> [REQUIRED WORK]
Pick up the article on state gun restrictions from the point where it ends and continue it.

> [EXTRACTED TEXT]

# At State Level, More Attempts to Limit Guns



## Big.G (Nov 28, 2006)

_Demonstrators outside the Supreme Court, which is close to ruling on a handgun ban in the District of Columbia._

By JENNIFER STEINHAUER
Published: April 15, 2008

State lawmakers across the country are ramping up efforts to pass new restrictions on guns, following nearly a decade in which state legislative efforts have been dominated by gun advocates.

Much of the proposed legislation - some 38 states are considering gun-related bills - focuses on cutting off gun access to convicted criminals and the mentally ill and on improving methods to trace guns used in crimes.

Underlying many of the proposals is an effort to redefine the gun debate as a law enforcement issue, rather than one that focuses on broad-based gun ownership, to sidestep prickly Second Amendment concerns.

"The key thing is that we want to protect Second Amendment rights," said Gov. Arnold Schwarzenegger of California, a Republican who has supported several bills that focus on guns used in crimes but not bills that would curtail ownership rights. "Democrats and Republicans can work together on this."

The Brady Center to Prevent Gun Violence, a prominent antigun group, has identified 52 bills it considers a priority for passage in 22 states, compared with 30 such bills two years ago.

"For years we were chasing the N.R.A.'s tail," Brian Malte, the group's state legislation and politics director, said of the National Rifle Association. "But now we feel they are chasing our priorities."

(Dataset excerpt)
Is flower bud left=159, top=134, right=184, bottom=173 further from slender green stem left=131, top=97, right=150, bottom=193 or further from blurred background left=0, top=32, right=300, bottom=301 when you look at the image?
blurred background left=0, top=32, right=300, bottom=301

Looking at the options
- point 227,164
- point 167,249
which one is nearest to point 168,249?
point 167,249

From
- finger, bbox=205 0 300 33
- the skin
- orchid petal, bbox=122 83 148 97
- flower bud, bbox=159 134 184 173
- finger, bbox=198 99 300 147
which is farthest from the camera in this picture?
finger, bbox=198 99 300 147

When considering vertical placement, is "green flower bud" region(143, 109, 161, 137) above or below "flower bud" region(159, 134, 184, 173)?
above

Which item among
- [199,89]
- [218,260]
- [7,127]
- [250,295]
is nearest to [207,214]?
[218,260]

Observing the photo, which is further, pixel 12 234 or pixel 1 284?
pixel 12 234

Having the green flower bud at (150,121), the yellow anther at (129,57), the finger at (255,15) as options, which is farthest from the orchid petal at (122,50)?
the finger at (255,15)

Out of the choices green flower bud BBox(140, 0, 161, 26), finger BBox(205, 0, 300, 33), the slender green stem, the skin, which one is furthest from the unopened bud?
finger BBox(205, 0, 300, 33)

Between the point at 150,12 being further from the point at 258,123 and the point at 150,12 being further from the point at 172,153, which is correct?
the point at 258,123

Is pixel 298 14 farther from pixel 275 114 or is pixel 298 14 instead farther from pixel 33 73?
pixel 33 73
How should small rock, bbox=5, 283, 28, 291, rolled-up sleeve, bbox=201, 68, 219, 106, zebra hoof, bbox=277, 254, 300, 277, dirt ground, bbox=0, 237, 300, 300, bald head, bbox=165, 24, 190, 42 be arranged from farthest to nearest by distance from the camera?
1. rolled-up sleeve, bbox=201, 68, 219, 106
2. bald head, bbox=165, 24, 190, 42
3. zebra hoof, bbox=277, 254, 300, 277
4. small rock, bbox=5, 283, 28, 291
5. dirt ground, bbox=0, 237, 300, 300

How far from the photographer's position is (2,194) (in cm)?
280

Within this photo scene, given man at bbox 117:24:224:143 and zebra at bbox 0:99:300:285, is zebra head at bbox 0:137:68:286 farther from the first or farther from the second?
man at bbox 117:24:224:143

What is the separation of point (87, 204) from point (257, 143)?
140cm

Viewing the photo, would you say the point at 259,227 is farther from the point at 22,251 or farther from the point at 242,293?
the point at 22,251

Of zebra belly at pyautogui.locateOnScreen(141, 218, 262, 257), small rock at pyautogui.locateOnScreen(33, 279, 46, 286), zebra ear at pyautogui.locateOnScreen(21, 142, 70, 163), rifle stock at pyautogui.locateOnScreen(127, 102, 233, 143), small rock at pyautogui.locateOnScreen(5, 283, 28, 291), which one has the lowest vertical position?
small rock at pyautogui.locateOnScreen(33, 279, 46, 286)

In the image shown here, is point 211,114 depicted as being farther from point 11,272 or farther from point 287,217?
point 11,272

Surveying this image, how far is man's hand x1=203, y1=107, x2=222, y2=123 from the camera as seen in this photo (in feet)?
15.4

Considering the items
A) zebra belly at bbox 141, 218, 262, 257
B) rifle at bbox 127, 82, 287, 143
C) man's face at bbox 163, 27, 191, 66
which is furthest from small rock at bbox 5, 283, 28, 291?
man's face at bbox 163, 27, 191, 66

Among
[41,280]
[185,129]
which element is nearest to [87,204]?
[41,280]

> [ANSWER BELOW]
Still, the new efforts come as organizations like the N.R.A., the country's biggest gun advocacy group, continue to wield tremendous influence in state capitals and are pushing strongly for laws of their own.

Several legislatures are contemplating that would increase access to guns, including proposals to allow guns on college campuses or in the parking lots of workplaces.

The N.R.A. is tracking 208 pieces of gun-related legislation in 38 states, both proposed restrictions it opposes and other bills it supports, the highest number since the gun group began monitoring state laws in 2001.

Wayne LaPierre, chief executive of the N.R.A., said, "There has been a brick-by-brick restoration of the Second Amendment" over the past 10 years or so at the state level, and he added that his organization continued to build upon it. "It is one of the most uncovered, fundamental sea changes in American politics," Mr. LaPierre said.

The catalysts for the latest round of legislation include a spate of high-profile gun crimes - at shopping malls, schools and universities and the streets of several large cities - and a new federal law that gives financial rewards to states that better share information about mentally ill gun buyers.

The spike in lawmaking activity also comes against the background of a case before the Supreme Court that challenges the constitutionality of a ban on the private possession of handguns in the District of Columbia. Legal and gun experts said a ruling against the ban was likely to stymie additional efforts to limit rights on gun ownership - and could even embolden advocates of fewer restrictions - but might leave undeterred the pursuit of laws focused on illegal guns.

Lawmakers also credit the relatively new Mayors Against Illegal Guns, championed by Mayor Michael R. Bloomberg of New York, which has over 300 members across party lines, and its counterpart among state legislators, which has worked assertively to remove guns from the hands of criminals.

Seven states are considering bills that would require microscopic imprints on ammunition - following a pioneering bill that became law in California last year - that would help forensic experts identify the provenance of guns used in crimes.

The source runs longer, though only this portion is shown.